Airtable, Python and Fuzzy Matching

Inspired by this question:

I thought I would try to use Python to do some fuzzy matching on Airtable data. Not really an Airtable demo (as the data could be stored anywhere), but hopefully some readers find this interesting :slight_smile:

This article:

pointed me to a Python library for fuzzy matching (fuzzywuzzy) and gives some good code snippets for how to use the library.

As per the original post, I used a Donors/Donation base to prototype the matching process. I have a Donors table:

and a Donations table:

The aim is to use a fuzzy matching routine to suggest which is the closest matching record in the Donor table for each Donation.

I added Suggested Donor and Suggested Donor Score fields to the Donations table:

I have a Python script which uses the Airtable API to compare every donation name to every donor name and insert the closest matching, i.e. highest scoring, into the Suggested Donor field. This is set up as a linked record so that, for example, the donation total could be rolled up on the Donors table.

When the script runs you end up with this:

(A score of 100 being an exact match). There’s some low scores (58) which are obviously not a match and some high scores (James Smith/Jane Smith/86) which are also not a match.

Setting the threshold to a high number in the script, e.g. >= 95, gives this:

This might be a better approach where a decent proportion of the records are matched, leaving you to match the others manually, but you have high confidence in the records that have been matched.

Here’s the Python script:

import json
import requests
from fuzzywuzzy import process

get_headers = {
    'Authorization': 'Bearer YOUR_API_KEY'
    }

# get an array of donors
donors_url = 'https://api.airtable.com/v0/YOUR_APP_ID/Donors?maxRecords=100&view=All_Donors'
donors_response = requests.get(donors_url, headers=get_headers)
donors_data = donors_response.json()
donors_list = []
for j in donors_data['records']:
    donors_list.append(j['fields']['Name'])


# get the donations
donations_url = 'https://api.airtable.com/v0/YOUR_APP_ID/Donations?maxRecords=100&view=All_Donations'
donations_response = requests.get(donations_url, headers=get_headers)
donations_data = donations_response.json()

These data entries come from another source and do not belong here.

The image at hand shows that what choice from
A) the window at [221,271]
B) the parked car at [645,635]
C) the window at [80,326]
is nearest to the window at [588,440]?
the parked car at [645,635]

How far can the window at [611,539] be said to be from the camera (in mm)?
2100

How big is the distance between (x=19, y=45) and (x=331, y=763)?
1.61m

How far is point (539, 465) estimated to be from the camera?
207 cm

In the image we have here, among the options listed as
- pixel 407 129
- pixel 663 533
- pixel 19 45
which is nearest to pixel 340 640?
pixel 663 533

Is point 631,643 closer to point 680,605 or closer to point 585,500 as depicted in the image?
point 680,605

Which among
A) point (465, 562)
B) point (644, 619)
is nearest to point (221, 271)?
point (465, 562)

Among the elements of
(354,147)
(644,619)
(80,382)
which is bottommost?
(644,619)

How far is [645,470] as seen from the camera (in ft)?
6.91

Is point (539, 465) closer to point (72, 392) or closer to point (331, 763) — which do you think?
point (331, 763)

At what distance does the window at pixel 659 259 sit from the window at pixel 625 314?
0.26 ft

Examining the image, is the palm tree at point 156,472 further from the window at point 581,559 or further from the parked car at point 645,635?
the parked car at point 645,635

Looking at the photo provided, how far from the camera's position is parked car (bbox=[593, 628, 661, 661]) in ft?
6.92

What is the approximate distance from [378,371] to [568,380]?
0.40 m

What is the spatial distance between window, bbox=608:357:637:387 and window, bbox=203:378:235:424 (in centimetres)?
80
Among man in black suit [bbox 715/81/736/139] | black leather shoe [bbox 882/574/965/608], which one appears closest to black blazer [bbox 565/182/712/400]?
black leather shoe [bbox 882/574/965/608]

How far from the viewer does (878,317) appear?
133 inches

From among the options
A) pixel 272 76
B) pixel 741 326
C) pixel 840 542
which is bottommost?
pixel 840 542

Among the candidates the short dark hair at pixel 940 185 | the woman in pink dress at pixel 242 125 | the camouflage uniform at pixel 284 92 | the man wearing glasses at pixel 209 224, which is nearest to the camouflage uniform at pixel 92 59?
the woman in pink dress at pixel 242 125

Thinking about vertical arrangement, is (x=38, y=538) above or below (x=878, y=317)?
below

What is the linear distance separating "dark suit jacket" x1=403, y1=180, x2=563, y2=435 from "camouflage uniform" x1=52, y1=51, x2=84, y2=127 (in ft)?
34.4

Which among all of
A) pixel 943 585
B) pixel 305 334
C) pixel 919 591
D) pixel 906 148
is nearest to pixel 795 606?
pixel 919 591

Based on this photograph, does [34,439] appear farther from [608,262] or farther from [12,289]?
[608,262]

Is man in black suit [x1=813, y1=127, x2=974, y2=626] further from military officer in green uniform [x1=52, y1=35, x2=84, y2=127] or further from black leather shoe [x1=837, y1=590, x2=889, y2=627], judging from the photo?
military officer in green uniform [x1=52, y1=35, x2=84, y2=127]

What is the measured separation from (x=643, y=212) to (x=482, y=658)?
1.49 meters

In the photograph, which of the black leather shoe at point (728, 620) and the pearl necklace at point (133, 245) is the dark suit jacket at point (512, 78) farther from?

# for each donation get the highest matching donor record
for i in donations_data['records']:
    donor_name = i['fields']['Name']
    highest = process.extractOne(donor_name, donors_list)

    # if the highest match has a score >= 80 (or some other score)...
    if highest[1] >= 95:
        # ...get the donor record...
        params = querystring = {"filterByFormula":"({Name}=\""+highest[0]+"\")"}
        get_matching_donor_response = requests.get(donors_url, headers=get_headers, params=querystring)
        matching_donor_id = get_matching_donor_response.json()['records'][0]['id']

        # ... and update the donation with the "suggested donor"
        update_url = 'https://api.airtable.com/v0/YOUR_APP_ID/Donations/' + i['id']
        update_headers = {
            'Authorization': 'Bearer YOUR_API_KEY',
            'Content-Type': 'application/json'
        }
        update_data = {
          "fields": {
            "Suggested Donor": [
              matching_donor_id
            ],
            "Suggested Donor Score": highest[1]
          }
        }
        print(update_data)
        update_response = requests.patch(update_url, headers=update_headers, json=update_data)
        print(update_response.text)

Looking forward to the new Airtable scripting capability (now in private beta?) where I hope we might be able to do similar things wholly within Airtable.

JB

6 Likes

Jonathan - this solution is really incredible and is exactly what we need! Might you be available to chat about how I get the Airtable–Python link set up? I’m a complete beginning when it comes to this and am assuming it’s super complicated, but perhaps it’s easier to set up, given the script you’ve provided, than I thought?

1 Like

Hi @Meghan_Moore - yes, it looks more complicated than it really is :slight_smile:

Will DM you.

JB

1 Like

Hey JB did you ever figure out to do this entirely in within Scripting Blocks (or better yet in Automation scripting)?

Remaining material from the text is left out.